Draw a neat labelled diagram of conical pendulum. State the expression for its periodic time in terms of length.

Answer 1

Hint: A conical pendulum consists of a Bob revolving in a horizontal circle with a constant speed at the end of a string. The string makes a constant angle with the vertical so it describes a cone whereas the bob of the pendulum describes a horizontal circle.

Complete answer:
The force required to keep an object moving in a circular path is known as centripetal force.This force will be always directed inward towards the centre of rotation.

Were, $S$: rigid support, $T$: tension in the string, $l$: length of string, $h$: height of support from bob, $v$: velocity of bob and $r$: radius of horizontal circle.

Consider a bob of mass ‘m’ tied to one end of a string of length ‘l’ and the other end is fixed to a rigid support. Let the bob be displaced from its mean position and whirled around a horizontal circle of radius ‘r’ with constant angular velocity $\omega $ , then the bob performs uniform circular motion. During the motion, a string is inclined to the vertical at an angle $\theta $ as shown in the above figure.

In the displaced position P, there are two forces acting on the bob. The weight mg acting vertically downwards and the tension T acting upward along the string. The tension (T) acting in the string can be resolved into two components that are $T\cos \theta $ acting vertically upwards. $T\sin \theta $ acting horizontally towards the centre of the circle.
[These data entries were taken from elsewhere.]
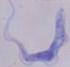

A trypanosome is shown. Captured at 1000x magnification. Micrograph.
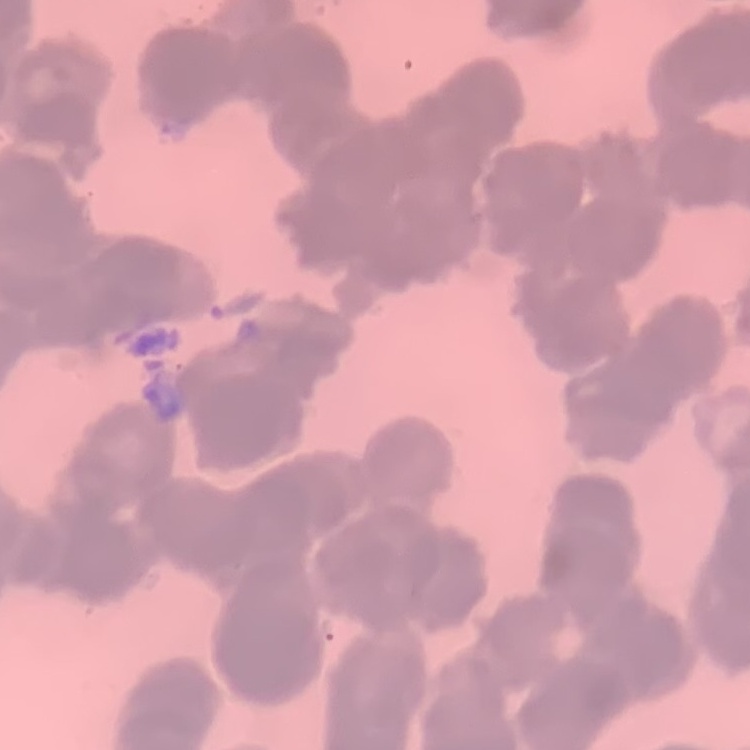

The erythrocytes exhibit rouleaux formation. One tile cut from a larger photomicrograph. Field's or Giemsa stain. Thin peripheral smear.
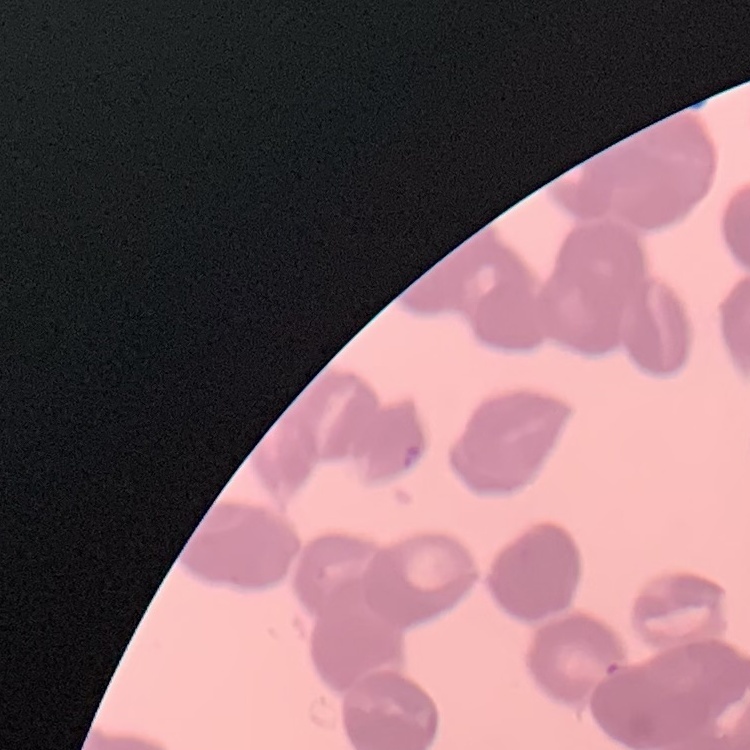
Summary:
  - Erythrocyte morphology: rouleaux formation
  - Preparation: thin blood smear
  - Image type: square crop of a larger photomicrograph
  - Stain: Field's or Giemsa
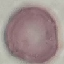

Malaria status: uninfected. Giemsa-stained preparation. Thin smear of blood. Automatically extracted cell patch, resized to 64 × 64 pixels. Photographed with a smartphone camera at the microscope eyepiece.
Assess this cell for malaria.
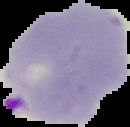

It is parasitized.

preparation = thin blood smear
image type = cell region segmented out of the field of view; surrounding area masked to black
image size = 130×127 pixels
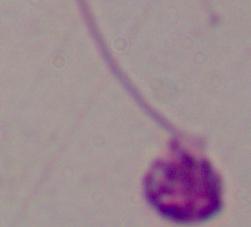

{
  "magnification": "1000x",
  "identification": "Leishmania",
  "modality": "micrograph"
}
Assess this cell for malaria.
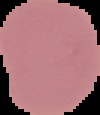
Uninfected.

Summary:
  - Preparation: thin blood smear
  - Image type: segmented cell region with the area outside set to black
  - Image size: 100×115 pixels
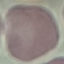

result = no malaria parasites detected
preparation = thin smear
stain = Giemsa
image type = automatically extracted cell patch, resized to 64 × 64 pixels
capture = smartphone camera at the microscope eyepiece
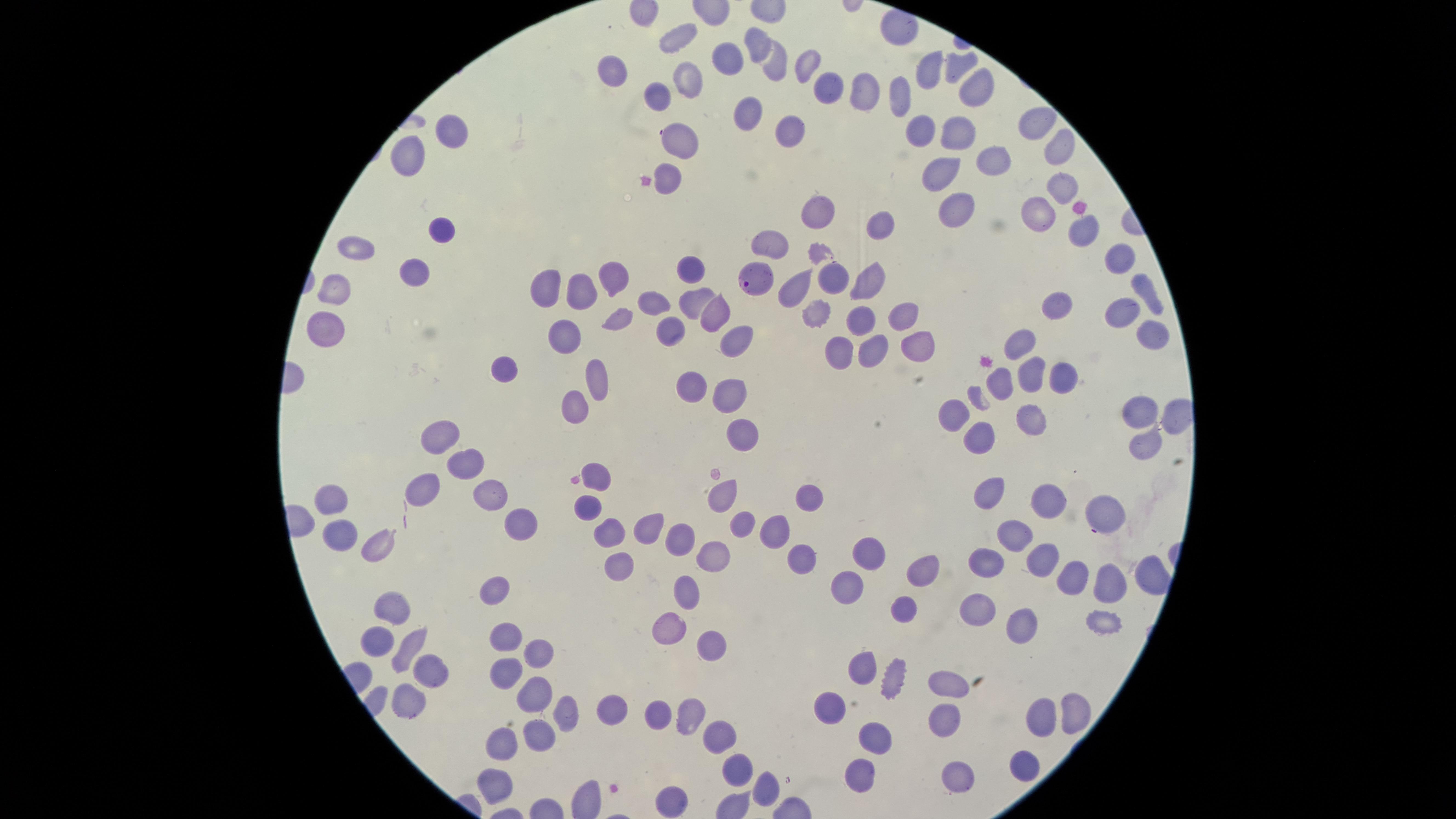
stain: Giemsa
uninfected_red_blood_cells: 'approximate marker points, in pixels from the top-left corner: (x=680, y=34), (x=758, y=41), (x=725, y=62), (x=800, y=65), (x=774, y=68), (x=959, y=68), (x=619, y=70), (x=930, y=78), (x=686, y=86), (x=830, y=91), (x=657, y=92), (x=976, y=95), (x=863, y=96), (x=902, y=102), (x=1032, y=119), (x=749, y=120), (x=916, y=131), (x=455, y=132), (x=791, y=134), (x=960, y=136), (x=681, y=139), (x=1057, y=149), (x=406, y=154), (x=988, y=159), (x=938, y=168), (x=669, y=175), (x=1059, y=185), (x=961, y=208), (x=1038, y=211), (x=819, y=214), (x=879, y=222), (x=1080, y=227), (x=444, y=231), (x=777, y=245), (x=357, y=253), (x=1114, y=263), (x=691, y=272), (x=418, y=276), (x=831, y=278), (x=549, y=280), (x=614, y=280), (x=866, y=284), (x=586, y=285), (x=794, y=286), (x=335, y=287), (x=1146, y=294), (x=691, y=297), (x=654, y=304), (x=1055, y=305), (x=817, y=307), (x=1123, y=314), (x=623, y=316), (x=896, y=316), (x=855, y=317), (x=709, y=318), (x=332, y=328), (x=564, y=328), (x=1150, y=338), (x=736, y=342), (x=912, y=346), (x=865, y=347), (x=1024, y=347), (x=836, y=360), (x=503, y=368), (x=1026, y=375), (x=596, y=377), (x=1057, y=378), (x=997, y=383), (x=697, y=384), (x=734, y=400), (x=1138, y=410), (x=576, y=414), (x=1034, y=415), (x=949, y=417), (x=437, y=437), (x=746, y=438), (x=981, y=439), (x=1140, y=446), (x=465, y=462), (x=601, y=479), (x=425, y=486), (x=491, y=492), (x=990, y=492), (x=1049, y=494), (x=723, y=496), (x=810, y=497), (x=334, y=499), (x=591, y=508), (x=1111, y=515), (x=744, y=524), (x=515, y=530), (x=650, y=530), (x=776, y=531), (x=614, y=534), (x=679, y=536), (x=344, y=539), (x=380, y=540), (x=1015, y=541), (x=714, y=557), (x=803, y=557), (x=870, y=557), (x=620, y=558), (x=1050, y=559), (x=984, y=562), (x=918, y=575), (x=1071, y=575), (x=1148, y=579), (x=1107, y=586), (x=497, y=588), (x=845, y=594), (x=689, y=600), (x=390, y=608), (x=908, y=608), (x=974, y=611), (x=1105, y=624), (x=1018, y=629), (x=671, y=631), (x=503, y=637), (x=376, y=638), (x=406, y=646), (x=715, y=654), (x=536, y=656), (x=859, y=669), (x=434, y=672), (x=501, y=676), (x=891, y=676), (x=947, y=684), (x=412, y=695), (x=531, y=695), (x=830, y=711), (x=1080, y=712), (x=611, y=713), (x=688, y=713), (x=654, y=714), (x=566, y=715), (x=1039, y=716), (x=944, y=719), (x=540, y=738), (x=871, y=740), (x=721, y=742), (x=505, y=743), (x=1018, y=770), (x=740, y=772), (x=853, y=776), (x=953, y=778), (x=497, y=780), (x=771, y=790), (x=674, y=799)'
parasitized_red_blood_cells: 'approximate marker points, in pixels from the top-left corner: (x=747, y=277)'
presence: malaria parasites seen
image_size: 1456×819 pixels
visible_region: circular
species: Plasmodium falciparum
preparation: thin blood smear
capture: smartphone photograph through the microscope eyepiece
field_of_view: single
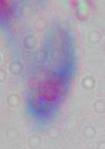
Vertical component $T\cos \theta $ balances the weight and the horizontal component $T\sin \theta $ provides the necessary centripetal force.

The force required to keep an object moving in a circular path is known as centripetal force.This force will be always directed inward towards the centre of rotation. This necessary centripetal acceleration required for the motion of the conical pendulum is provided by the x component of tension which is the horizontal component.
$T\cos \theta = mg - - - - (1)$
$\Rightarrow T\sin \theta = \dfrac{{m{v^2}}}{r} = mr{\omega ^2} - - - - (2)$
Dividing equation (2) by (1) we get,
$\tan \theta = \dfrac{{{v^2}}}{{rg}} - - - - (3)$

Therefore, the angle made by the string with the vertical is $\theta = {\tan ^{ - 1}}\left( {\dfrac{{{v^2}}}{{rg}}} \right)$
Also, from the equation (3)
${v^2} = rg\tan \theta $
$\Rightarrow v = \sqrt {rg\tan \theta } $
The time period,
$T = \dfrac{{2\pi r}}{v} = \dfrac{{2\pi r}}{{\sqrt {rg\tan \theta } }} \\
\Rightarrow T= 2\pi \sqrt {\dfrac{r}{{g\tan \theta }}} $
It can be seen that $r = l\sin \theta $
$T= 2\pi \sqrt {\dfrac{{l\sin \theta }}{{g\tan \theta }}} $
$ \therefore T = 2\pi \sqrt {\dfrac{{l\cos \theta }}{g}} $
The time period of conical pendulum is $T = 2\pi \sqrt {\dfrac{{l\cos \theta }}{g}} $.

Note: The force required to keep an object moving in a circular path is known as centripetal force. This force will be always directed inward towards the centre of rotation.Don't confuse centripetal force with centrifugal force. Centrifugal force is the force felt by an object moving on a circular path which acts away from the centre.